Apesar dos dados comprovarem a eficácia de uma ou mais intervenções não-farmacêuticas, o conceito de “quarentena” aplicado em alguns países, inclusive no Brasil, se difere do lockdown. Enquanto o último implica obrigatoriedade, a quarentena seria uma recomendação, o que leva a um menor impacto na taxa de transmissão.

Um segundo estudo, publicado pela revista Science, analisa mais a fundo o impacto do lockdown definitivo em 41 países durante a primeira onda da pandemia. Ele analisou os seguintes NPIs: limitar reuniões a 1.000 pessoas ou menos (-23% de redução das infecções); limitar a 100 pessoas ou menos (-34%); limitar a 10 pessoas ou menos (-42%); fechar alguns negócios (-18%); fechar a maioria dos negócios não essenciais (-27%); fechar escolas e universidades (-38%).

Já o lockdown foi analisado como um efeito adicional sobre todos os outros NPIs, partindo da ideia de que o decreto já engloba as outras restrições mencionadas. Sua diminuição na transmissão, portanto, foi “apenas” -13%.

“Nós descobrimos que emitir um pedido de permanência em casa teve um pequeno efeito quando um país já havia fechado instituições educacionais e negócios não essenciais e havia proibido reuniões”, explicam os pesquisadores. “Sempre que os países introduziram pedidos de permanência em casa, eles essencialmente sempre implementaram, ou já haviam implementado, todos os outros NPIs neste estudo.”

A eficácia do lockdown é indiscutível.
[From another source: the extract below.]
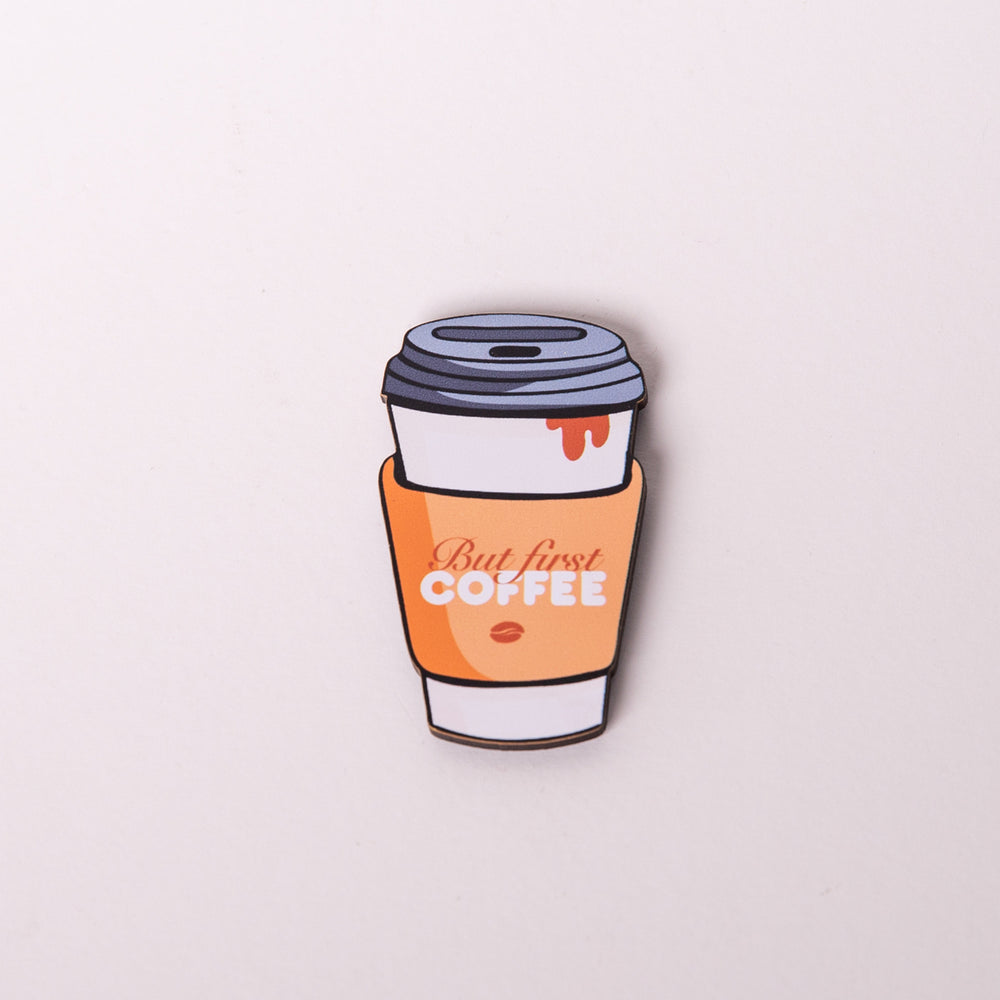 Madd-But First Coffee Magnet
Na Nova Zelândia, a paralisação nacional no início da pandemia eliminou amplamente a transmissão local. Algumas cidades do país já estão até realizando festivais de música e shows, e qualquer caso de coronavírus confirmado pode levar a um lockdown. Na última semana, por exemplo, três novos casos com a variante do Reino Unido foram confirmados e a cidade de Auckland foi proibida de sair para atividades não essenciais.
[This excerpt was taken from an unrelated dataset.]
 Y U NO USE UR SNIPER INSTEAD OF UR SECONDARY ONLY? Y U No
Porém, como mostra o estudo, a aplicação de outras intervenções antes da definição do lockdown podem deixar seu impacto pouco distinguível dos demais. Independentemente, qualquer forma de distanciamento social, além de uso de máscara e álcool gel, pode reduzir a transmissão, evitar a lotação das UTIs e são recomendadas por cientistas no Brasil e afora.